Andrew Romine will likely be Callaspo’s backup next season, with Thomas Field and Luis Jiminez lurking in the upper minors. Jiminez hit .309/.334/.495 last season in Triple-A and is probably ready for some playing time in the big leagues. If Callaspo falters significantly, Jiminez could replace him as the bridge leading to top prospect, Kaleb Cowart.

You can follow Justin Millar on twitter at @justinmillar1, or email him at Justinmillar1@gmail.com. Comment below to join the discussion.



  • ParisB says on: January 3, 2013 at 2:20 pm


    Solid and balanced infield. Other than Pujols, no real star power but also no weak link or liability. All are at least slightly above average players (or a lot better than they seem) both offensively and defensively.

    I’ve always been happy with Callaspo at 3rd. Steady and you know what you’re getting. His OBP and patience can be awesome hitting 2nd between Trout and Pujols/Hamilton. If Hunter can get on base and be that productive from there, I think a more natural patient hitter can benefit there too.

    I also like Ianetta’s ability to get on base (and a somewhat power threat) even when he’s not hitting for high average. We’ll see how Bourjos does but the bottom of the lineup can be good enough for Trout to continue knocking them in.

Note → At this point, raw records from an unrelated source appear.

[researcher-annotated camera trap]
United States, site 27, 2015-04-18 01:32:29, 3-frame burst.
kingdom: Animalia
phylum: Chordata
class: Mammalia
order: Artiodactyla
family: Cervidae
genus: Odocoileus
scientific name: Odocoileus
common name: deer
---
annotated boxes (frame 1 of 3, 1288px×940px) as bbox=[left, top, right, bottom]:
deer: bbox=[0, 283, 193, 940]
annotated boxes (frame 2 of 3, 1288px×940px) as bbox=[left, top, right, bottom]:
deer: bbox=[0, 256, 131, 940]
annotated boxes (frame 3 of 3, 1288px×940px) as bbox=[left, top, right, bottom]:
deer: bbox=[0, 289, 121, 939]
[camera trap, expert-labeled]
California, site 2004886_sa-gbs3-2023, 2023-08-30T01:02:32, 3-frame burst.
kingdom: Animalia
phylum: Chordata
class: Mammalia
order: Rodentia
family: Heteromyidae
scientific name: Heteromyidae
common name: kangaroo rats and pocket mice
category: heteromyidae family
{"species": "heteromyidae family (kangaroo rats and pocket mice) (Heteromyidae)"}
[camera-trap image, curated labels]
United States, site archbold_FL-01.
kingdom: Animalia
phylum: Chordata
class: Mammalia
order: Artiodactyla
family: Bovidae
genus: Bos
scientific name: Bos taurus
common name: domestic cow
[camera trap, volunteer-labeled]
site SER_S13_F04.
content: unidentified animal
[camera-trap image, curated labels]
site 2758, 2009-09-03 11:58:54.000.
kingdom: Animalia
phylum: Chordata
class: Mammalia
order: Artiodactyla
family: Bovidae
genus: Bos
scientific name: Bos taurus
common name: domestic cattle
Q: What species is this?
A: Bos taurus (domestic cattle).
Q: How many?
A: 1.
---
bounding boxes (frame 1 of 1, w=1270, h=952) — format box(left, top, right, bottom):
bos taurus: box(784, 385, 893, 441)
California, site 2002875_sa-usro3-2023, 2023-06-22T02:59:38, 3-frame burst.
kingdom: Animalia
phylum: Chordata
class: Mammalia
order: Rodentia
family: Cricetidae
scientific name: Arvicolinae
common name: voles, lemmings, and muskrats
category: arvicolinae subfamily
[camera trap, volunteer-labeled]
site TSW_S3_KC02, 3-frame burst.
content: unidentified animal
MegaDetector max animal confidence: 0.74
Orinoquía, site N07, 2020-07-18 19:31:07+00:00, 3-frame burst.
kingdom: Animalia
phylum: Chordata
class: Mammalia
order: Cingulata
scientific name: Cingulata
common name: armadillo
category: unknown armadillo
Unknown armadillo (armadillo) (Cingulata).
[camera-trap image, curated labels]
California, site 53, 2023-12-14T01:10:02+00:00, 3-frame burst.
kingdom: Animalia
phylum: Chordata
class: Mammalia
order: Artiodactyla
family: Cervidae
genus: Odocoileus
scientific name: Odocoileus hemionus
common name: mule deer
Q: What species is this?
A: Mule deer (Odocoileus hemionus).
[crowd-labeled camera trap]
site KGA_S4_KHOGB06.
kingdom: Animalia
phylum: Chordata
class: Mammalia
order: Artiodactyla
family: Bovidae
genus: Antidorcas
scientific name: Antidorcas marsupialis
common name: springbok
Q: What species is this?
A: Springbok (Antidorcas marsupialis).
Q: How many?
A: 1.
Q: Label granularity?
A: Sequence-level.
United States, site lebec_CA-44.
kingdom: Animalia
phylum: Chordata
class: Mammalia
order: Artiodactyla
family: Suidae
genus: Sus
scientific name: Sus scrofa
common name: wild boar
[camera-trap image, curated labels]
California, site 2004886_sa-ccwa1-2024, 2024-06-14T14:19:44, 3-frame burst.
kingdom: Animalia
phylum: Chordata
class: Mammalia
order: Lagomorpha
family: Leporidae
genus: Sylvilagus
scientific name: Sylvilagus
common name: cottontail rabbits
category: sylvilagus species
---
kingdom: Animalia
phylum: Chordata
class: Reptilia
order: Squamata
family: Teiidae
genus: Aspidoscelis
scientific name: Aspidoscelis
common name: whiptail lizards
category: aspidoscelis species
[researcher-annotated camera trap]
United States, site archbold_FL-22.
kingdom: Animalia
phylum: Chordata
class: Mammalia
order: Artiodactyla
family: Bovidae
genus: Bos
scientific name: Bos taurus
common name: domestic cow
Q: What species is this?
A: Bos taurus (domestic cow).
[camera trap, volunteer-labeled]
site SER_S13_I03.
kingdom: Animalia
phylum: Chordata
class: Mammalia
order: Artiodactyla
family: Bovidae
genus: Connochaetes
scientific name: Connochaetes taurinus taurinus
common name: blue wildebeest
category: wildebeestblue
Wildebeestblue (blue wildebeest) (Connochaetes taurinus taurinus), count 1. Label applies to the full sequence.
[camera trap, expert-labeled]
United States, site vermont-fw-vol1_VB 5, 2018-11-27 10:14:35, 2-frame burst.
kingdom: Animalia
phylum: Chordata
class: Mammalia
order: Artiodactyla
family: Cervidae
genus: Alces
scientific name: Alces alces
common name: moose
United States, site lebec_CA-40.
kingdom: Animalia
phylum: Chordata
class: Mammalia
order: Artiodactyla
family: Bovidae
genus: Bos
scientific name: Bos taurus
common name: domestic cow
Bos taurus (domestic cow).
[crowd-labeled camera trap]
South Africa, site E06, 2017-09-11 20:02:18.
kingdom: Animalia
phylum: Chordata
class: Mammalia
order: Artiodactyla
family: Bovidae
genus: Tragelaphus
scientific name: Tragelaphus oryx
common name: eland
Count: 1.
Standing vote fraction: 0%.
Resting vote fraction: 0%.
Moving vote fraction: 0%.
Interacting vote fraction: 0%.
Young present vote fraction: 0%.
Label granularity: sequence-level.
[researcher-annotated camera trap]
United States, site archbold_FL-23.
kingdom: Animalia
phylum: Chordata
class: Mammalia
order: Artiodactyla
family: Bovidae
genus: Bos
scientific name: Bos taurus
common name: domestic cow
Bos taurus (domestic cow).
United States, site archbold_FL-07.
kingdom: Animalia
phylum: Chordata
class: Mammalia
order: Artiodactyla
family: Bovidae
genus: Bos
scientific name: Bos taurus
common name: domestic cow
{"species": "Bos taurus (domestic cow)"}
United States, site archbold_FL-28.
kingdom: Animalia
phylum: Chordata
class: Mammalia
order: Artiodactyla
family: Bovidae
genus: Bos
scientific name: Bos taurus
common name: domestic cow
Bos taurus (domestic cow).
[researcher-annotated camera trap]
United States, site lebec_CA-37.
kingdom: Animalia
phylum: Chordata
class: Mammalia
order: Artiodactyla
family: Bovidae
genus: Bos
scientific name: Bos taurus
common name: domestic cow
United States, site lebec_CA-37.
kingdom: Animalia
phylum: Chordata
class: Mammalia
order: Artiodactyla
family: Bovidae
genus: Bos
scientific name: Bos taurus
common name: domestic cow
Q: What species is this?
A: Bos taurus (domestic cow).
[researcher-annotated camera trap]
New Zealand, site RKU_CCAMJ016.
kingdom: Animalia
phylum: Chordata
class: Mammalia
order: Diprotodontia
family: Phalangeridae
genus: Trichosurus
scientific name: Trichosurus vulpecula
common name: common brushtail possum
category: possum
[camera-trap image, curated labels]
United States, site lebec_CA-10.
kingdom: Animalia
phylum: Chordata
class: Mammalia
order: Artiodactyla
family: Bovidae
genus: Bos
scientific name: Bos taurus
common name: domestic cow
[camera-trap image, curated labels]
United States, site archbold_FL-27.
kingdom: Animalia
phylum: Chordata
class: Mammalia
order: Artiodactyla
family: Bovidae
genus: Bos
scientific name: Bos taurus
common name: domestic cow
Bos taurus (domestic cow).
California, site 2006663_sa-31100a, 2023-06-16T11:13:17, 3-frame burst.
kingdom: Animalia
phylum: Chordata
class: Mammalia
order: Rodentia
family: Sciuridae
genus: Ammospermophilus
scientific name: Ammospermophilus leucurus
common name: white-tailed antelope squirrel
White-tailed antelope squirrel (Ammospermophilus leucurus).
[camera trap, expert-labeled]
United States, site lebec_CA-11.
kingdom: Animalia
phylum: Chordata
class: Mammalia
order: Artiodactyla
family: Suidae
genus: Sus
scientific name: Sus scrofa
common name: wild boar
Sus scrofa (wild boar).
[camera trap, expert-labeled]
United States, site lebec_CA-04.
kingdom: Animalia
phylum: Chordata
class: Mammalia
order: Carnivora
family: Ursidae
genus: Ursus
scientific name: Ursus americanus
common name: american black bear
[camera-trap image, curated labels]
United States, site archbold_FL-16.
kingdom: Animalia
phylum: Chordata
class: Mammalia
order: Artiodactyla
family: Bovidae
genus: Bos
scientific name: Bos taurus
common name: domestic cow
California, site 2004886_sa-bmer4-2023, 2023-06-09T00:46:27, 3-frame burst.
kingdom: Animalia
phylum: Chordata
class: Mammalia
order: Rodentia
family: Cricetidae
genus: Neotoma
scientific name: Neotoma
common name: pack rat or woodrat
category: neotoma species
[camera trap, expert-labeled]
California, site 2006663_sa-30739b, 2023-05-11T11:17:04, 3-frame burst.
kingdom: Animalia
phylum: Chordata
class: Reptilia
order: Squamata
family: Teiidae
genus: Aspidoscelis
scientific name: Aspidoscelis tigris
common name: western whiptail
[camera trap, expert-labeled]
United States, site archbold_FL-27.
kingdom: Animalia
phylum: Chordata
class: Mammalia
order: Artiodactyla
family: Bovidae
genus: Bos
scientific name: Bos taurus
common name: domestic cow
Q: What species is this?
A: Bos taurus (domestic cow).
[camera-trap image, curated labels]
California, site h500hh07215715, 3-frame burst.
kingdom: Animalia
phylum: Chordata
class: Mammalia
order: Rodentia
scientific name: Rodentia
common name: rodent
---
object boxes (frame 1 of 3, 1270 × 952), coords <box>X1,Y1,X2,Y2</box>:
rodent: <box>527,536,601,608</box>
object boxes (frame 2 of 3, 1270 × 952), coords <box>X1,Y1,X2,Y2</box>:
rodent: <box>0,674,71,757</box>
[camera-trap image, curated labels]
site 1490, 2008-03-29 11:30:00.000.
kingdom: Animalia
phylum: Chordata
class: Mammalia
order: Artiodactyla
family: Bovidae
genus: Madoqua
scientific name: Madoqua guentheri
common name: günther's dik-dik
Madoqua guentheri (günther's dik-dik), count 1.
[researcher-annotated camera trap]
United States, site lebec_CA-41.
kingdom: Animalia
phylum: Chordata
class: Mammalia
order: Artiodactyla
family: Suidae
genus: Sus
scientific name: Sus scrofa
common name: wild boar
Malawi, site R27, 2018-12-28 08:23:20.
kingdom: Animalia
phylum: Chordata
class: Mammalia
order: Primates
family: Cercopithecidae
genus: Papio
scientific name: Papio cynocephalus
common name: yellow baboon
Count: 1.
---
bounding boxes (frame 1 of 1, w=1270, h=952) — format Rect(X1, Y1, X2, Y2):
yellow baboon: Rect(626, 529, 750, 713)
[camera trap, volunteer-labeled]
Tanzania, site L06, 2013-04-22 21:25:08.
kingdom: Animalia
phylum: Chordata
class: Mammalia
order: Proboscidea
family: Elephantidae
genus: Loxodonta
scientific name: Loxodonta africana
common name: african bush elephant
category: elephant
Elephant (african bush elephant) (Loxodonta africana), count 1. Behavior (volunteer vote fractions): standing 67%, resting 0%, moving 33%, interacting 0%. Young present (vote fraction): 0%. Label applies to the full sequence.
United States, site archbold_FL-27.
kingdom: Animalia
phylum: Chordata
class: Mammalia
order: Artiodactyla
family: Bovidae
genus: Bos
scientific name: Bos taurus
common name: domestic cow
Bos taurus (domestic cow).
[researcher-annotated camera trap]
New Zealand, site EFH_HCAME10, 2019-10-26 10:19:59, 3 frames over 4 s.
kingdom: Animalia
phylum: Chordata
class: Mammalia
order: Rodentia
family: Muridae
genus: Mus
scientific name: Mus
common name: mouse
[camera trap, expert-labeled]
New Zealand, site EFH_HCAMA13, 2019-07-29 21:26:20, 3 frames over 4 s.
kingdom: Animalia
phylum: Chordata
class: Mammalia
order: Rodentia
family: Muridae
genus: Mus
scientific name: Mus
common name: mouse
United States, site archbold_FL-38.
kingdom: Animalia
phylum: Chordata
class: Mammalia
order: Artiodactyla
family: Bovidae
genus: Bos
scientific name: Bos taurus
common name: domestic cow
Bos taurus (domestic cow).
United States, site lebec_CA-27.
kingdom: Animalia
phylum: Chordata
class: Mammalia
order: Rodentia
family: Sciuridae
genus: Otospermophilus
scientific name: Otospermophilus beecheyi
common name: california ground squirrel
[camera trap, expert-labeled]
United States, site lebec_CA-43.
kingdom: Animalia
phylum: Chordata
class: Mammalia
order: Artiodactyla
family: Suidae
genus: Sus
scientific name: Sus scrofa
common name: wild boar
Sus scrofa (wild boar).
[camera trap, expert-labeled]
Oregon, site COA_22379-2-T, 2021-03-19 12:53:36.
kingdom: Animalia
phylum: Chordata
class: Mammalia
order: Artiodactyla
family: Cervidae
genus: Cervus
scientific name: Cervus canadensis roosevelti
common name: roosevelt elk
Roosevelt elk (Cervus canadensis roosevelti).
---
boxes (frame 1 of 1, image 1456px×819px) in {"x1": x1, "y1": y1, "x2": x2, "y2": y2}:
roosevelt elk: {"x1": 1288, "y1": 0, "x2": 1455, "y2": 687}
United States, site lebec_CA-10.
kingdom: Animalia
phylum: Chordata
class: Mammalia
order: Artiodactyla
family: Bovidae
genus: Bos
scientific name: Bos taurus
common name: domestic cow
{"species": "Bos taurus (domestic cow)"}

  • ParisB says on: January 3, 2013 at 2:24 pm


    One thing that does concern me is the depth. It won’t be a problem for spot starts and giving days off, but any extended DL trip can potentially hamper them. Izturis was valuable being able to play anywhere from 2B, SS, and 3B while also being productive enough with the glove and bat. I guess we’ll see how Romine/Jiminez do if called upon. Conger should be decent enough with the bat, but we all know Sciscia isn’t happy with his game calling and overall handling of the staff.

    • Hudson Belinsky says on: January 3, 2013 at 3:06 pm


      I agree; depth could be an issue. There are still a couple outside options available, but probably for guaranteed contracts, and the Angels’ budget might be just about set.